Internal Subversion Externals

2006-11-23Comments

Subversion externals provide a simple way for a project to pull together components from more than one repository. This post shows how they can also be used to create modules which collect together components from the same repository.

An svn:externals example

This blog is built using Typo which is itself built on top of the Ruby on Rails application framework. If we peer into the Typo Subversion repository we can see how a tagged version of the Ruby on Rails code gets pulled in.

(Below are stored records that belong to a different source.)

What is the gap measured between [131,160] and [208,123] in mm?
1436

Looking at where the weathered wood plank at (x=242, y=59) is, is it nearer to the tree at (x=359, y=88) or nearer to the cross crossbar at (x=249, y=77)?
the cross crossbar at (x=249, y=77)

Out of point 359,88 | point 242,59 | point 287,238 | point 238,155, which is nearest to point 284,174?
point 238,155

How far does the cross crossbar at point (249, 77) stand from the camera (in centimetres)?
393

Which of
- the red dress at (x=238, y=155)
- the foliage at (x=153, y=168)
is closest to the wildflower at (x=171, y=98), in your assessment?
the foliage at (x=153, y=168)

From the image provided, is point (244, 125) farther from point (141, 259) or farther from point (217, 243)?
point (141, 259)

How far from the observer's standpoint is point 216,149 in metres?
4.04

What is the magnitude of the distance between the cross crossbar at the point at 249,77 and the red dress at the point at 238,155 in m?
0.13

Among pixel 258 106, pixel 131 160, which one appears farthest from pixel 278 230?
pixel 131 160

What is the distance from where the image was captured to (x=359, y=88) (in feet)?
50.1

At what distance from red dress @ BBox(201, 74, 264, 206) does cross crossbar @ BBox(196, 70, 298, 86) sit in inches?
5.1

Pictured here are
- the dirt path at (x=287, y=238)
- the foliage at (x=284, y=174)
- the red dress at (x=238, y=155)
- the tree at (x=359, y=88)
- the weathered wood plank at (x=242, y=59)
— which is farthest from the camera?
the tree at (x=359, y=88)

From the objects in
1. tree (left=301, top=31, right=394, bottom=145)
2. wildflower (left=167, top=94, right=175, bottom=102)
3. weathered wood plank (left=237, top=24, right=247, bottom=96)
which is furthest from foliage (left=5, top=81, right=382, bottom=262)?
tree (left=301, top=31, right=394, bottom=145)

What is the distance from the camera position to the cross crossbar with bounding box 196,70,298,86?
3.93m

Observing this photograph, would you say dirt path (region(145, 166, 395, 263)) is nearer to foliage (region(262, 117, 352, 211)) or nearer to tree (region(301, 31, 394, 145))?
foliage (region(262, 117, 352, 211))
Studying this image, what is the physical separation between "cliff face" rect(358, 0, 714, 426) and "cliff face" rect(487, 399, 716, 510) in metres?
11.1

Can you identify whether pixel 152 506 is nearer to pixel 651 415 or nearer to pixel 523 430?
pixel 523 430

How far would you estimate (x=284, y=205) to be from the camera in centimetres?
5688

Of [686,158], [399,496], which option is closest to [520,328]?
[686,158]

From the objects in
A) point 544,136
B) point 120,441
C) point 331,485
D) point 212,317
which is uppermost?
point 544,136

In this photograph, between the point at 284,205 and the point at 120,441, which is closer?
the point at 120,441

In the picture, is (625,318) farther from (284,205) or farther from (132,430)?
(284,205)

$ svn proplist --verbose svn://typosphere.org/typo/trunk/vendor
Properties on 'svn://typosphere.org/typo/trunk/vendor':
  svn:externals : rails http://dev.rubyonrails.com/svn/rails/tags/rel_1-1-6

The proplist command above lists the properties which have been set on a Typo repository URL, and in this case shows that the typo/trunk/vendor directory has an svn:externals property linking the Subversion URL http://dev.rubyonrails.com/svn/rails/tags/rel_1-1-6 to the local name rails. (Don’t be confused by the http:// protocol in the rubyonrails URL — it’s still a Subversion repository we’re linking to, it’s just one that’s served by Apache.)

The rails directory is not part of the Typo repository, as the following listing shows:

$ svn list svn://typosphere.org/typo/trunk/vendor
akismet/
bluecloth/
....
syntax/
uuidtools/

When we check out Typo, though, it fetches the tagged version of Ruby on Rails at URL http://dev.rubyonrails.com/svn/rails/tags/rel_1-1-6 and places it in a local directory called rails. Here’s what we see when we check the code out.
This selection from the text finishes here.